Well, I'm not one of those people. I like waking up with the sun and driving to work in the daylight. The idea that DST solves anything absolutely blows my mind. If you want the ability to start your work day earlier and end it earlier, that seems like a worker protection bill that needs to be passed. DST is the kludgiest kludge that ever kludged.
Where I live June sunrise (with DST) is 5:11am and sunset is 8:21pm (a city on the American east coast). I just can’t imagine a majority of people would want 4:11 rising and 7:21 setting.
Clock is a social contract. China has just one time zone and it seems to work fine.
The thing about DST is it makes every scheduled event move, all at the same time.
It shifts my contracted start time at work, my first meeting, when places start serving lunch, when my kid needs to get to ballet class, when my sportsball club meets, and when the supermarket closes. All at once.
Lawmakers changing the time shown on clocks is, I think, a lot easier than society changing the social contract.
In June, they wouldn't. That's why we currently change the clocks. But changing the clocks sucks, so you have to optimize for either the winter or the summer.

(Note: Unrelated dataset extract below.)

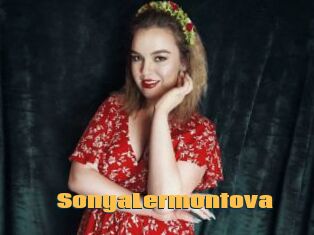 SonyaLermontova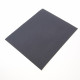 Flexovit Waterproof schuurpapier 23 x 28cm K320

In the summer, we already have lots of sunlight regardless, so it doesn't make sense to optimize for that.
Winter sucks anyways when you live in the north. I grew up at 56 degrees north and you are cooked no matter what is done. Better to optimize April-October.
> If you want the ability to start your work day earlier and end it earlier, that seems like a worker protection bill that needs to be passed.

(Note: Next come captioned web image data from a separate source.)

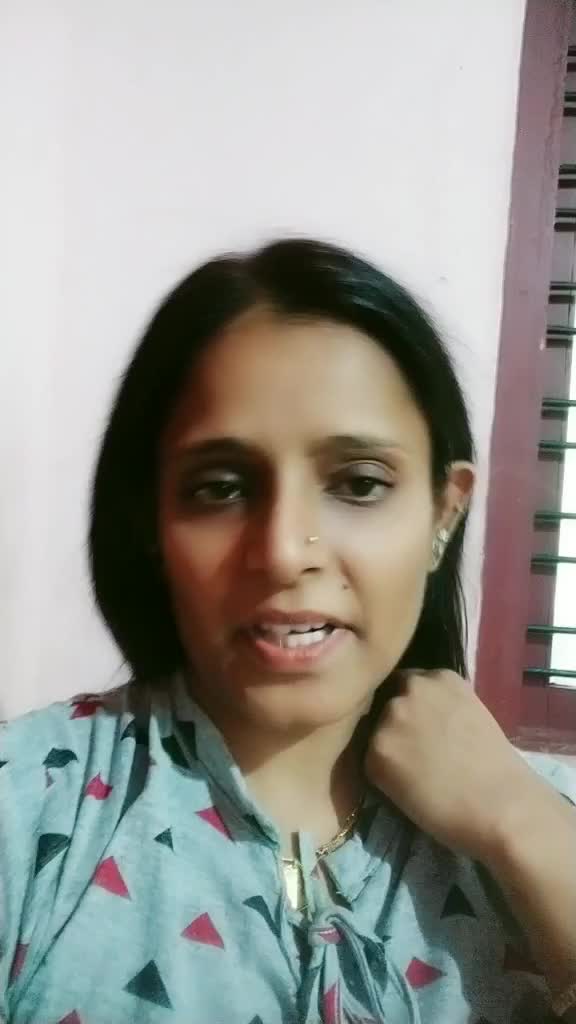 @Chithiragp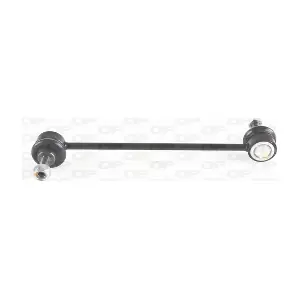 OPEN PARTS SSL1221.11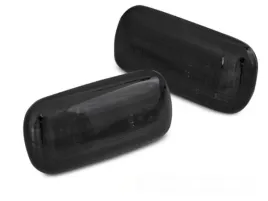 migacze-dynamiczne-do-audi-a4-b6-b7-a3-8p-a6-c6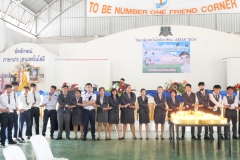 aseantech258-20210326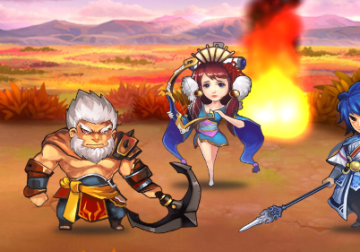 �����������v��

I don't think that's very realistic though is it? School times are fixed and that anchors a lot of families to those specific times, and businesses tend to have set hours.

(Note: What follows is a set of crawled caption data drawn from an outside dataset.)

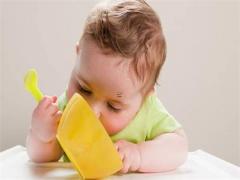 葛姓大氣響亮的男孩名字 精選高分男寶寶姓氏學名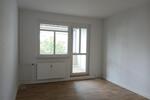 Etagenwohnung Frankenberg (Sachsen) - 2 Zimmer, 44 m&sup2;, 261&euro; | Angebot:8857099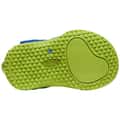 Keen Toddler Boys Stingray Sandals (Little Kids) alt image view 10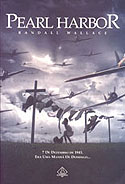 Pearl Harbor, livro, curtagora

Changing the time to give people more light in the evening frees up a bunch of people to enjoy some sunlight without making it a whole fight to have different hours at work.
School and the workday already awkwardly don't work together. Schools often end an hour or two after the traditional work day. It wouldn't be crazy to have an effective 'DST' via just adjusting the school start/end times -- start at 10am for part of the year dammit.
It's the obvious real solution that sidesteps all the personal-preference-driven claims on what option is "objectively" better/healthier/whatever, but corporate society isn't ready for it I guess
>If you want the ability to start your work day earlier and end it earlier, that seems like a worker protection bill that needs to be passed.
If that's what passes for aspiration these days then the labour movement truly is dead.
It's been dead ever since workers thought 40h work weeks and 2 weeks off a year was a good deal.
yeah im curious if people will end up liking it. sucks from my perspective.